PASSAGE SHOWN -
────────────────────

I was listening to a class on how to get e-books to market quickly. It was very clever how people were finding ways to tap in to their market to be the first kid on the block with a powerful, new 7-step way to solve the pressing problem du jour.

I used to leave calls like that energized with visions of the marvelous products I would produce, but this time it just left me cold.

Robert Frost came to mind as I envisioned teems of people racing down that wide, seductive, well-travelled path while I chose the slow way, the narrow path. I’m resisting the allure of the quick buck, learn-it-today-say-you-are-an-expert-tomorrow in favor of a search for wisdom.

My husband and I were telling tales of our childhood the other night and I realized how many times I have had wild animals approach me quite close. I had a mink sit on a log not 3 feet from me just this fall, and was a mere 30 feet at best from a 10-point buck in my yard just months ago. This is not unusual.

I also realize that this happens because I know how to be slow in my life. I know how to pay attention. How to be calm, centered and present. I have been arms length, and in some cases have been able to reach out and touch raccoons, possums, skunks (no touching there), chipmunks, squirrels, and deer, just to name a few on more occassions than I can name. We are comfortable with each other.

────────────────────

INFORMATION SUPPLIED -
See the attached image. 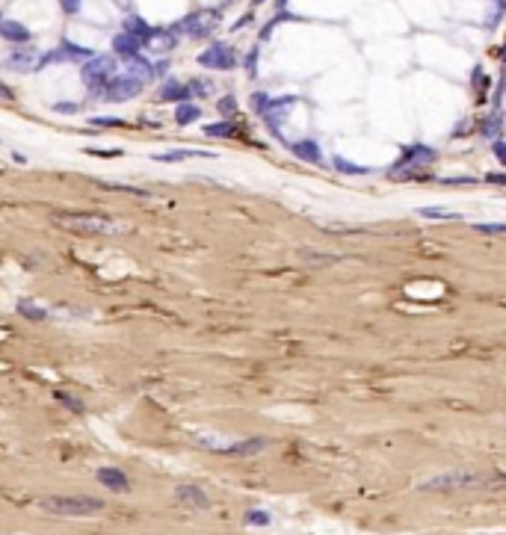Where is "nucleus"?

────────────────────

PARTS OF THE EXERCISE -
1) In the essay on the slow path, copy the part between "Robert Frost came" and "is not unusual.", inclusive, renaming "mink" to "fox".
2) In the essay on the slow path, how close did the writer get to the 10-point buck in the yard?
Rely only on the essay about choosing the slow path; the listing plays no part here.

RESULTS -
1)
Robert Frost came to mind as I envisioned teems of people racing down that wide, seductive, well-travelled path while I chose the slow way, the narrow path. I’m resisting the allure of the quick buck, learn-it-today-say-you-are-an-expert-tomorrow in favor of a search for wisdom.

My husband and I were telling tales of our childhood the other night and I realized how many times I have had wild animals approach me quite close. I had a fox sit on a log not 3 feet from me just this fall, and was a mere 30 feet at best from a 10-point buck in my yard just months ago. This is not unusual.

2) A mere 30 feet at best.